Can you share with readers how you developed LitWorld and what was one or two things you have learned about Global Literacy that most surprised you?
I visited a school for HIV/AIDS orphans in Kenya to do teacher training work and saw most profoundly how much children themselves so believe in the power of education not only to change their lives but to save them. They are hungry to learn, so hungry. When I came back home, I started to think about how in this new era literacy is going to be the one way every child can open every door for his or her dreams and how we can best make that happen.
I stated LitWorld three years ago to campaign for this dream. One of the most surprising things I've learned is that while I love schools, they cannot be the only solution. We have to cultivate all families and everyone in the community as literacy leaders too. I think there are going to be lots and lots of ways we can imagine to help all people learn to read and write, whether it's via a mobile phone or by a roving LitWorld Ambassador. Although school was designed to give kids a chance, around the world I too often see kids piling into schools but nothing much is happening there. We cannot rely on schools alone. I want LitWorld to be about learning to read transformationally.
The other surprising thing I learned is that the numbers of illiterate people worldwide are staggering, even more so than I had ever imagined. The official number is 774 million, which is huge to begin with, but I have traveled a great deal in these past three years and both here and everywhere I meet hundreds of people who may be able to decode the aplphabet but are still not reading anywhere near what it would take for them to use reading as a powerful force for change in their own lives. The numbers are unacceptable. We can change this problem, if we all join together and see this as the Human Rights issue of our time.
What advice would you give to teachers and librarians who would like to develop joint community literacy initiatives or activities?
I love this; collaboration is the key in this new era. The internet is powerful but can also be confusing. Please visit us at Litworld.org and we can help you organize for joint community initiatives. Our World Read Aloud Day is in its third year and we need your support for that one!
In a day and age of scripted Language Arts programs and high-stakes testing, some teachers and administrators are hesitant to branch out or deviate from what has been given to them. Yet, for many urban schools, improvement in reading scores are still slow. Where would you advise a teacher or school to begin in supplementing required reading programs in order to support children in developing personal reading habits at school and at home?

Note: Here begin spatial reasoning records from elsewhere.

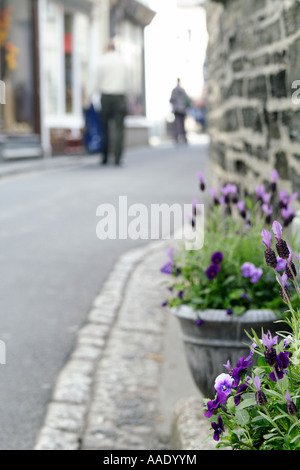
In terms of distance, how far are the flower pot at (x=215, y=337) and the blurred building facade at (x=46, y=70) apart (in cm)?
1206

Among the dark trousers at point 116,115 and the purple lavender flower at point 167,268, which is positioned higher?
the dark trousers at point 116,115

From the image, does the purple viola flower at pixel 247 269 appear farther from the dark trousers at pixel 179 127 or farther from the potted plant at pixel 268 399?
the dark trousers at pixel 179 127

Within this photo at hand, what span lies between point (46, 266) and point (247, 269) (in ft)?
10.9

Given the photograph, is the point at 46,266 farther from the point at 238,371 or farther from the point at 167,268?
the point at 238,371

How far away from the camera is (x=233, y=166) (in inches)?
217

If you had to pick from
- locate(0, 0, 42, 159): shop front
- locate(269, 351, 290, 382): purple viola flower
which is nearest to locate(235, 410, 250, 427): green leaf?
locate(269, 351, 290, 382): purple viola flower

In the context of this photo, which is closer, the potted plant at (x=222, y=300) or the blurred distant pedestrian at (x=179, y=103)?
the potted plant at (x=222, y=300)

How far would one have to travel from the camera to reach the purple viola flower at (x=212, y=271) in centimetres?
269

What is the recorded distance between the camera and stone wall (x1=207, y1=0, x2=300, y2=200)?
334 centimetres

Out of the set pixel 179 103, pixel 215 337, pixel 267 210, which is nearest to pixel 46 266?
pixel 267 210

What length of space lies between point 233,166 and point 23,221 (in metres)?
2.97

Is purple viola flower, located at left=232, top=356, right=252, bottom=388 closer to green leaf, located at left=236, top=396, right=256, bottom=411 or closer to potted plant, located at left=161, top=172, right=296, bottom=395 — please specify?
green leaf, located at left=236, top=396, right=256, bottom=411

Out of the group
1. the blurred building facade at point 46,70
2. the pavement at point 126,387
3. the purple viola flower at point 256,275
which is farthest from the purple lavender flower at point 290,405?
the blurred building facade at point 46,70

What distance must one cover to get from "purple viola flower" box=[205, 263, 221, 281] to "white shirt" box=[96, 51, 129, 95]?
11222 millimetres
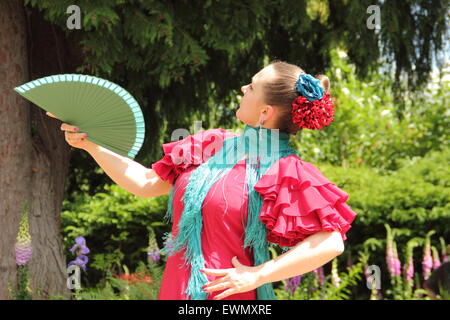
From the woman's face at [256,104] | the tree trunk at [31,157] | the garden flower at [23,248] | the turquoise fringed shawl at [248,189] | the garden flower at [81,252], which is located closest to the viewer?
the turquoise fringed shawl at [248,189]

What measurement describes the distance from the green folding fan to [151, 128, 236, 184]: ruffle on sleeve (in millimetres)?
141

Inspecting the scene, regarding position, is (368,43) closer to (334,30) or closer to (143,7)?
(334,30)

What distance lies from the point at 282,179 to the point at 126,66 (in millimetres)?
2469

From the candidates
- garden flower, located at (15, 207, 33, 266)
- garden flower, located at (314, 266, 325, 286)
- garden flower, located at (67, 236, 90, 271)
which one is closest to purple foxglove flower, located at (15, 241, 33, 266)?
garden flower, located at (15, 207, 33, 266)

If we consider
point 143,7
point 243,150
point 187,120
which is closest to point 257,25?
point 143,7

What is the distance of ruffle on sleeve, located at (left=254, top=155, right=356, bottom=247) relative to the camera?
1678mm

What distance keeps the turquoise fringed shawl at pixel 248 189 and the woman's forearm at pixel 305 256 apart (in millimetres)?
143

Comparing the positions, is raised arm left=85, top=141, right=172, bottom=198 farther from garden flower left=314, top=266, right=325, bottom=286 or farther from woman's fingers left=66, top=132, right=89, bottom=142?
garden flower left=314, top=266, right=325, bottom=286

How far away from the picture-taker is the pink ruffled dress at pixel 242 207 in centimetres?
169

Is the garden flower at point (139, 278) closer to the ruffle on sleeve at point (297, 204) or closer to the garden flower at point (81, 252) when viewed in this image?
the garden flower at point (81, 252)

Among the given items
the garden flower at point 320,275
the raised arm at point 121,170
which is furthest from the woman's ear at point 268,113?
the garden flower at point 320,275

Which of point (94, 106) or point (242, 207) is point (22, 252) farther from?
point (242, 207)

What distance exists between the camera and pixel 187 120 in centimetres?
480

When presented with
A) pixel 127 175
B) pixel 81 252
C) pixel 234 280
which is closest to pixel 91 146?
pixel 127 175
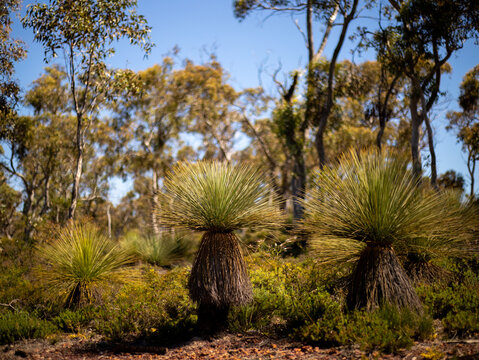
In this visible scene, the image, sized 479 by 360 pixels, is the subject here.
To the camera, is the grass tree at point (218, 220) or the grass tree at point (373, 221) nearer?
the grass tree at point (373, 221)

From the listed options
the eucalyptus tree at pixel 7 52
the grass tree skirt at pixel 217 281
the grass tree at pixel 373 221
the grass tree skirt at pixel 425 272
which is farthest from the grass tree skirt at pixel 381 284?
the eucalyptus tree at pixel 7 52

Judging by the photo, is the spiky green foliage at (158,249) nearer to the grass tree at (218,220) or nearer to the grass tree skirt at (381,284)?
the grass tree at (218,220)

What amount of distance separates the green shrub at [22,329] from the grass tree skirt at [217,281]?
2110 millimetres

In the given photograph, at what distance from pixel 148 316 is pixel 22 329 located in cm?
166

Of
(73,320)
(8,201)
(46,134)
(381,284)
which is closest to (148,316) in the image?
(73,320)

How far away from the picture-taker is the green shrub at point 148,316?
5.18 meters

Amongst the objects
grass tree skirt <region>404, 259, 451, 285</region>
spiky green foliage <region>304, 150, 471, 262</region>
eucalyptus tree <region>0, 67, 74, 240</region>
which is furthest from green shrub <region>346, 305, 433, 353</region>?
eucalyptus tree <region>0, 67, 74, 240</region>

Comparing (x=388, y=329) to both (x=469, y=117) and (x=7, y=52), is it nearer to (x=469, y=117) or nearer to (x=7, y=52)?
(x=7, y=52)

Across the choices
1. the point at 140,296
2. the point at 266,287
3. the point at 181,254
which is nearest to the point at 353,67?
the point at 181,254

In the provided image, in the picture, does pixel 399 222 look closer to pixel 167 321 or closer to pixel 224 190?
pixel 224 190

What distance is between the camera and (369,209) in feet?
15.1

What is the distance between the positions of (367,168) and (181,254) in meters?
8.67

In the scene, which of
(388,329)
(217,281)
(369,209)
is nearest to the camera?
(388,329)

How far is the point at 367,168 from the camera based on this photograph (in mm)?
4984
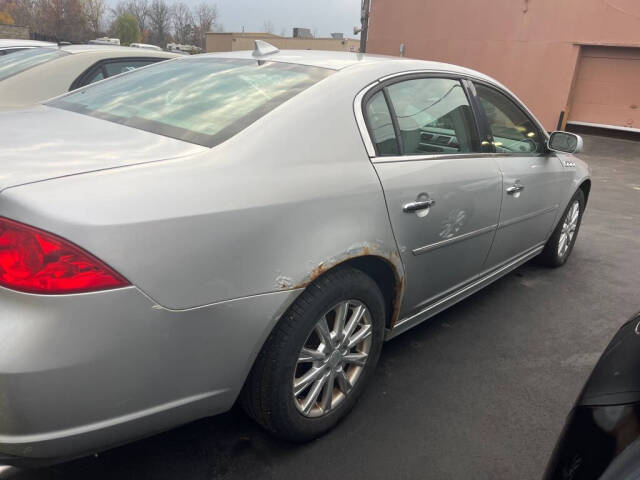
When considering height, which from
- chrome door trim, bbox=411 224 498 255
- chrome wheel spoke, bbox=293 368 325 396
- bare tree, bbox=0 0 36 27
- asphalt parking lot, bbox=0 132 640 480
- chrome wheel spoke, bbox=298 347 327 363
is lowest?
asphalt parking lot, bbox=0 132 640 480

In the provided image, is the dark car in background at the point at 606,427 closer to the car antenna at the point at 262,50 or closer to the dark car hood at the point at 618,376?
the dark car hood at the point at 618,376

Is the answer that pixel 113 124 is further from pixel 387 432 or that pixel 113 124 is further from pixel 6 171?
pixel 387 432

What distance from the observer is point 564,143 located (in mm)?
3764

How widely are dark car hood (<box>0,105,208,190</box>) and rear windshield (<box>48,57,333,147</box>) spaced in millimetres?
102

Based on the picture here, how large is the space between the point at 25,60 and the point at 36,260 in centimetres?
437

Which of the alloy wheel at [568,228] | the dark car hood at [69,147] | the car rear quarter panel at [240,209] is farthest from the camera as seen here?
the alloy wheel at [568,228]

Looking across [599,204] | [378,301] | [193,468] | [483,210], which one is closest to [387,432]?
[378,301]

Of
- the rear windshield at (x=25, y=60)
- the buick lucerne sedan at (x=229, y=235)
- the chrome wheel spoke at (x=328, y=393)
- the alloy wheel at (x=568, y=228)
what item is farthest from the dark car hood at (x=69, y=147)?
the alloy wheel at (x=568, y=228)

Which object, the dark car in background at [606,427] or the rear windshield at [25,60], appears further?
the rear windshield at [25,60]

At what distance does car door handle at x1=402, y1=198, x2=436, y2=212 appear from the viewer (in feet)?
7.84

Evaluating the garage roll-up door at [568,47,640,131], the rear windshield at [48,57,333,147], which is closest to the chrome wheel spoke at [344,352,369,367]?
the rear windshield at [48,57,333,147]

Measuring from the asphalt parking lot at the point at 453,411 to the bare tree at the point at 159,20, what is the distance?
272 feet

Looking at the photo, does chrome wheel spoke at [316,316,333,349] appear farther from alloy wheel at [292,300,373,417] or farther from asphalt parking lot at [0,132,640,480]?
asphalt parking lot at [0,132,640,480]

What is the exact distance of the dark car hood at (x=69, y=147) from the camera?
1.59 metres
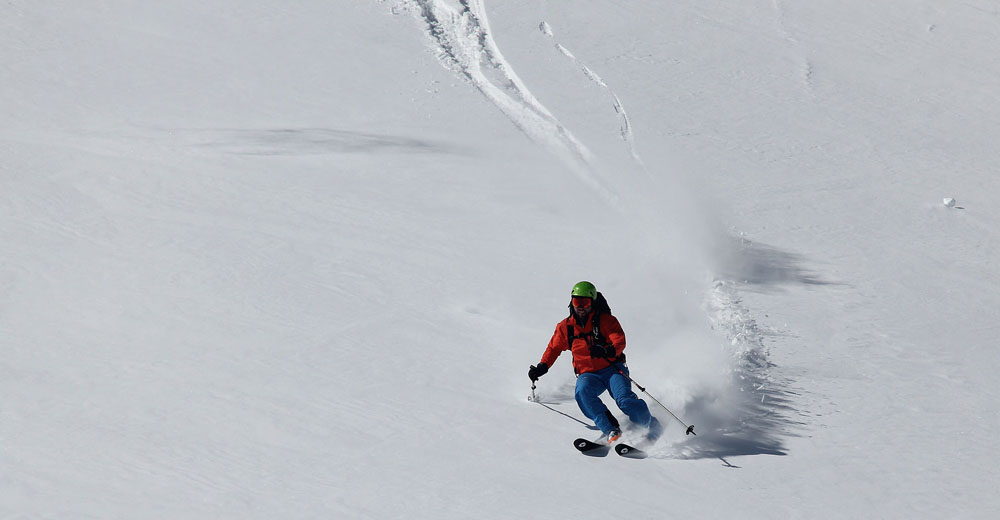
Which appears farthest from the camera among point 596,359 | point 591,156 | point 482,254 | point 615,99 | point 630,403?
point 615,99

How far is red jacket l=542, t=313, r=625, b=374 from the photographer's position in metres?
6.95

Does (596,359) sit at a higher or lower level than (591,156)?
lower

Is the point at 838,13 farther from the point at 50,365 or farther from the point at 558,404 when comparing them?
the point at 50,365

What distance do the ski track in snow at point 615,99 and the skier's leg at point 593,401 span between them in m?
6.50

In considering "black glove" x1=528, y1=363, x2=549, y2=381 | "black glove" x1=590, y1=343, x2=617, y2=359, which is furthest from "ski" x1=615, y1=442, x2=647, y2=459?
"black glove" x1=528, y1=363, x2=549, y2=381

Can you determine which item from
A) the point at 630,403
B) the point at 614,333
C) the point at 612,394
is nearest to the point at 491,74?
the point at 614,333

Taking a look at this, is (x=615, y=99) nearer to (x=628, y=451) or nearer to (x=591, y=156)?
(x=591, y=156)

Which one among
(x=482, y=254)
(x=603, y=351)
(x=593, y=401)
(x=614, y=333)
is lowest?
(x=593, y=401)

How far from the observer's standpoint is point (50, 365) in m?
6.65

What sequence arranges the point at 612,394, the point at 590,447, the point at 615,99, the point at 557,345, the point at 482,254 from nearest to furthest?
the point at 590,447, the point at 612,394, the point at 557,345, the point at 482,254, the point at 615,99

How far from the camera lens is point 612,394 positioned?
6.90 meters

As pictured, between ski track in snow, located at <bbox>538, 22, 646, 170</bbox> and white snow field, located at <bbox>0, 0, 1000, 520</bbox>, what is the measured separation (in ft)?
0.21

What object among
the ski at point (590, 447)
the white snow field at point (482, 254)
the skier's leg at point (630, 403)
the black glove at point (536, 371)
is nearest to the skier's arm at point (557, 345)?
the black glove at point (536, 371)

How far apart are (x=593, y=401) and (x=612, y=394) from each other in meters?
0.17
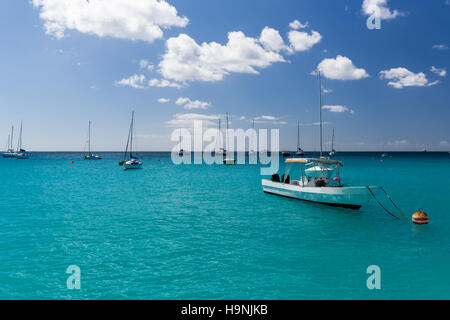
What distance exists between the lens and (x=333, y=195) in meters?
23.2

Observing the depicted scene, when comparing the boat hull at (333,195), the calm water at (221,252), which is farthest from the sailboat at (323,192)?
the calm water at (221,252)

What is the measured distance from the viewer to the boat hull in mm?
21969

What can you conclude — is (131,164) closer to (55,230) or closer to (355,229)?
(55,230)

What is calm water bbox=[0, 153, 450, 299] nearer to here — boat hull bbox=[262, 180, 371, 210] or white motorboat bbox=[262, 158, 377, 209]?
boat hull bbox=[262, 180, 371, 210]

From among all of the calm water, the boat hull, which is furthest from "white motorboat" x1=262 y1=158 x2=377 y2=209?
the calm water

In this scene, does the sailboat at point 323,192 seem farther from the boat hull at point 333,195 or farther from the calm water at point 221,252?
the calm water at point 221,252

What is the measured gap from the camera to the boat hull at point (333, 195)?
2197cm

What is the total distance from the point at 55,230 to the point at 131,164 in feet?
194

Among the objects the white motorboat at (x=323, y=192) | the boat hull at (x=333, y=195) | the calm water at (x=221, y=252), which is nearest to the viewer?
the calm water at (x=221, y=252)

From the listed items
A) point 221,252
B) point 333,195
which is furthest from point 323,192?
point 221,252

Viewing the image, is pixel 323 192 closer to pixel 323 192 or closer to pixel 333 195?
pixel 323 192
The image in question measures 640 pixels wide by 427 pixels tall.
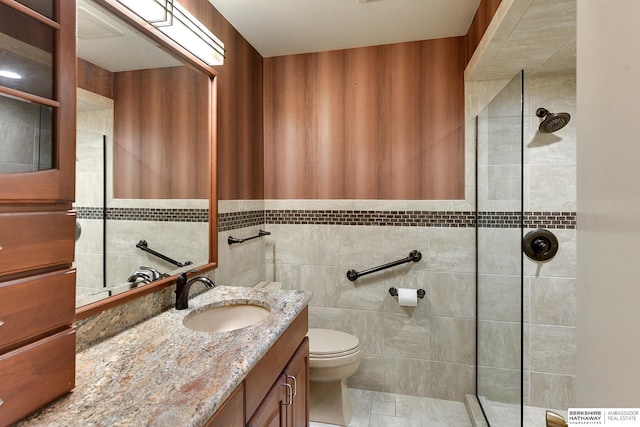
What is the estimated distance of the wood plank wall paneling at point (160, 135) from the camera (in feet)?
4.14

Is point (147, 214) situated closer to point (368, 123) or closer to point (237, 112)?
point (237, 112)

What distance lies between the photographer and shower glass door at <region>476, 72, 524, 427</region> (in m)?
1.63

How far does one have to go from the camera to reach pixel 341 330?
2.38m

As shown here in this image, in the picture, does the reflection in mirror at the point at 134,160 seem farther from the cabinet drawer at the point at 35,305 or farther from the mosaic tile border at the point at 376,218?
the cabinet drawer at the point at 35,305

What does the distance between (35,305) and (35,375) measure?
0.49 feet

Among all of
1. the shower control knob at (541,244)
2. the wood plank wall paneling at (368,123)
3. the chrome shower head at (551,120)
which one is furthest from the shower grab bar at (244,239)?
the chrome shower head at (551,120)

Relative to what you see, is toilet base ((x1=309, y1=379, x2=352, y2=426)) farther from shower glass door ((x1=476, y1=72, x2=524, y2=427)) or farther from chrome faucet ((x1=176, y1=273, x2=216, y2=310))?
chrome faucet ((x1=176, y1=273, x2=216, y2=310))

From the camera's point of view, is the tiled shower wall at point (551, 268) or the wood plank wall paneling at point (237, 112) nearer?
the wood plank wall paneling at point (237, 112)

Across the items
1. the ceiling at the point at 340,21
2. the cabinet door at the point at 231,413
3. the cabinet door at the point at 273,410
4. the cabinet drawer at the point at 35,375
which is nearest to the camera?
the cabinet drawer at the point at 35,375

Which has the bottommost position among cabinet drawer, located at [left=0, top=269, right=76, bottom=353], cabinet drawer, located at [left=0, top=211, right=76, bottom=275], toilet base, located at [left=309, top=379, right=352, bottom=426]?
toilet base, located at [left=309, top=379, right=352, bottom=426]

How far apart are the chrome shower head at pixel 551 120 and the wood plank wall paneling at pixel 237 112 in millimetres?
1931

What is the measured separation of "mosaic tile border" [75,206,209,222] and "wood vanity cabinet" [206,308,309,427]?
768 mm

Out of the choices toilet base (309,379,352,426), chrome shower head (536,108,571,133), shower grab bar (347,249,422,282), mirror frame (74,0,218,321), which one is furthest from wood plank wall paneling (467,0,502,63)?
toilet base (309,379,352,426)

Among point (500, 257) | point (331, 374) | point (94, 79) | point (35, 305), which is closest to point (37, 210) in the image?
point (35, 305)
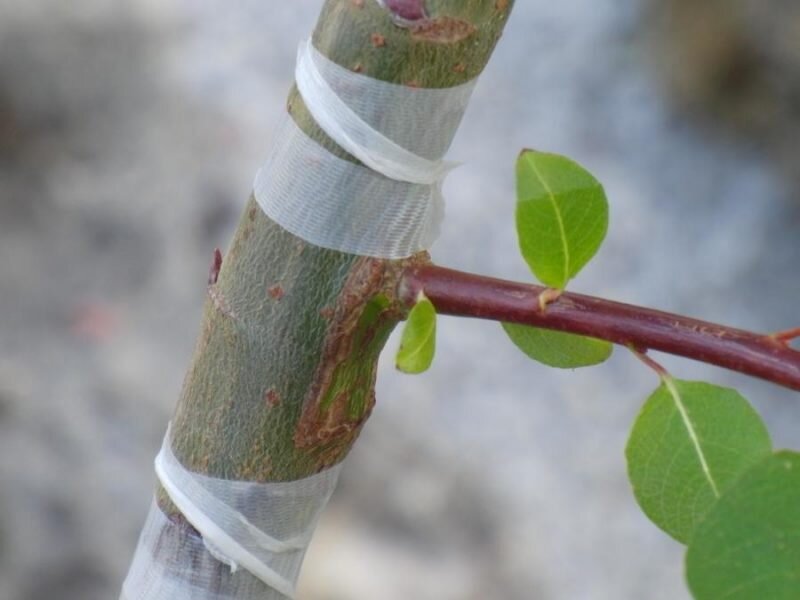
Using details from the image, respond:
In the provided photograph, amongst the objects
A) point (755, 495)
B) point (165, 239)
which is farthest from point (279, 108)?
point (755, 495)

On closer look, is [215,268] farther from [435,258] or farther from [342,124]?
[435,258]

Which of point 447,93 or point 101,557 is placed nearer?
point 447,93

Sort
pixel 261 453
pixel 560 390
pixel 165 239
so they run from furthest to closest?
pixel 165 239 < pixel 560 390 < pixel 261 453

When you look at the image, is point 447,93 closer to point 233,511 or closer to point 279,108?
point 233,511

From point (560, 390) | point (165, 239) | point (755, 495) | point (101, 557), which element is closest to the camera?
point (755, 495)

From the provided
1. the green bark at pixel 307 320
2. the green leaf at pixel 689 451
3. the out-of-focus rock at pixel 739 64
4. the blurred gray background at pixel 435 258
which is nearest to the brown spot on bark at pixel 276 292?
the green bark at pixel 307 320

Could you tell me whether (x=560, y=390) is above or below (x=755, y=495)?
below

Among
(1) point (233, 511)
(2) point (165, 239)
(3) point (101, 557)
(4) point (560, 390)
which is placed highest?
(1) point (233, 511)

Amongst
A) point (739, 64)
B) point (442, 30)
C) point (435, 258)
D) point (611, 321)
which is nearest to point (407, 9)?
point (442, 30)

The main problem is that children are never given an opportunity to actually read and to build stamina, fluency and enjoyment. They are constantly asked to do activities and responses to reading, which does not improve stamina, probably the key and most underdiscussed aspect of a personal reading life. Teachers simply must give kids more time to read in school. It's actually that simple, truly. Even ten minutes a day of independent reading levels in books they really love, about topics that matter to them, is going to improve test scores, and best of all, give them the idea that having a reading life matters.
With decreasing/disappearing funding for school libraries and librarians - and even public libraries - the classroom library is becoming even more essential. What suggestions or tips would you have for a teacher in creating a basic functional classroom library that can grow over time and address the diversity of his/her students?
Invite your students to help you build the library. Ask them what motivates them as readers and build baskets, bins and on-line resources around those passions. Also, I co-authored a book The Great Eight (Scholastic) that has tons of really cool photos of classroom libraries. These should help in setting up your own! I believe the classroom library is truly essential and should change over the course of the year to reflect our students as growing readers. Access to powerful texts that inspire us as readers and writers is so crucial.